◆ **Extrait cité**
★ ★ ★
Toujours être conscient. De la chance de pouvoir ressentir chaque année les battements d’un festival à part, dont les quartiers principaux sont bâtis dans la cour du conseil départemental de Haute-Garonne, à la manœuvre depuis la première édition. Toujours être conscient aussi de la chance de voir des prix s’afficher aussi bas, malgré l’inflation qui galope.
Cinq euros le concert, et des souvenirs gravés à jamais. Car ils sont nombreux, jeunes comme moins jeunes, à se rappeler encore cet instant passé en compagnie de Sly Johnson. Une force vocale impressionnante (il faut l’entendre faire sien le Georgia on my mind de Ray Charles…) qui tranche avec cette timidité touchante quand il s’agit de parler sans fard au public, venu nombreux malgré l’heure assez inhabituelle (le concert a débuté à 18h30). Bonnes vibrations, messages d’espoir, vocalises et maîtrise ont infusé en continu une prestation à la partition impeccable, à l’image du duo de musiciens qui accompagne l’ancien Saïan sur scène : Anthony Jambon à la guitare (quel sens du placement) et Laurent Salzard à la basse (quel sens du groove). Ce trio, qu’on se le dise, c’est quelque chose.
★ ★ ★
◆ **Données fournies**
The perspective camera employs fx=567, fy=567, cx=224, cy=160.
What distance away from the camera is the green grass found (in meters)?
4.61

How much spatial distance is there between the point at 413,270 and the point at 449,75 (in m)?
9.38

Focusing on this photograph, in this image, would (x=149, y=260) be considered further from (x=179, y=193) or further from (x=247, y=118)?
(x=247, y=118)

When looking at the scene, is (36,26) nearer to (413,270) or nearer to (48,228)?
★ ★ ★
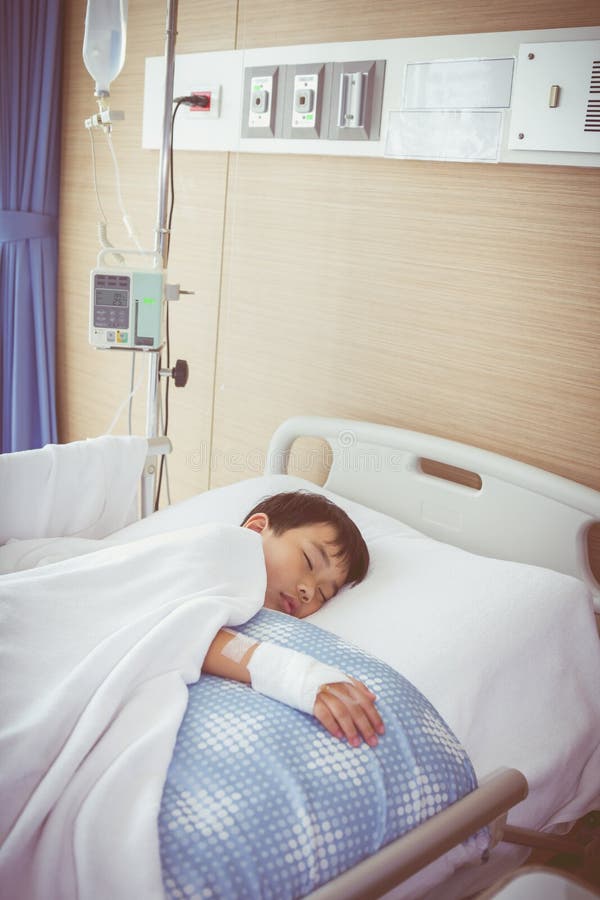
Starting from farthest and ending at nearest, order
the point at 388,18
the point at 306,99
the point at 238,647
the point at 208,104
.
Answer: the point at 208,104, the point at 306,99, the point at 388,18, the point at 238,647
★ ★ ★
◆ **Tâches à réaliser**
A. Recopiez le passage de l'extrait qui commence à « Cinq euros le » et se termine à « c’est quelque chose. ».
B. Pour chacun des énoncés suivants, indiquez par oui ou par non s'il concorde avec l'extrait, en citant les mots décisifs : (i) le concert a commencé à 18h30 ; (ii) Laurent Salzard joue de la guitare ; (iii) un concert coûte cinq euros.

◆ **Réponses attendues**
A.
Cinq euros le concert, et des souvenirs gravés à jamais. Car ils sont nombreux, jeunes comme moins jeunes, à se rappeler encore cet instant passé en compagnie de Sly Johnson. Une force vocale impressionnante (il faut l’entendre faire sien le Georgia on my mind de Ray Charles…) qui tranche avec cette timidité touchante quand il s’agit de parler sans fard au public, venu nombreux malgré l’heure assez inhabituelle (le concert a débuté à 18h30). Bonnes vibrations, messages d’espoir, vocalises et maîtrise ont infusé en continu une prestation à la partition impeccable, à l’image du duo de musiciens qui accompagne l’ancien Saïan sur scène : Anthony Jambon à la guitare (quel sens du placement) et Laurent Salzard à la basse (quel sens du groove). Ce trio, qu’on se le dise, c’est quelque chose.

B.
(i) Oui : « le concert a débuté à 18h30 ».
(ii) Non : « Laurent Salzard à la basse ».
(iii) Oui : « Cinq euros le concert ».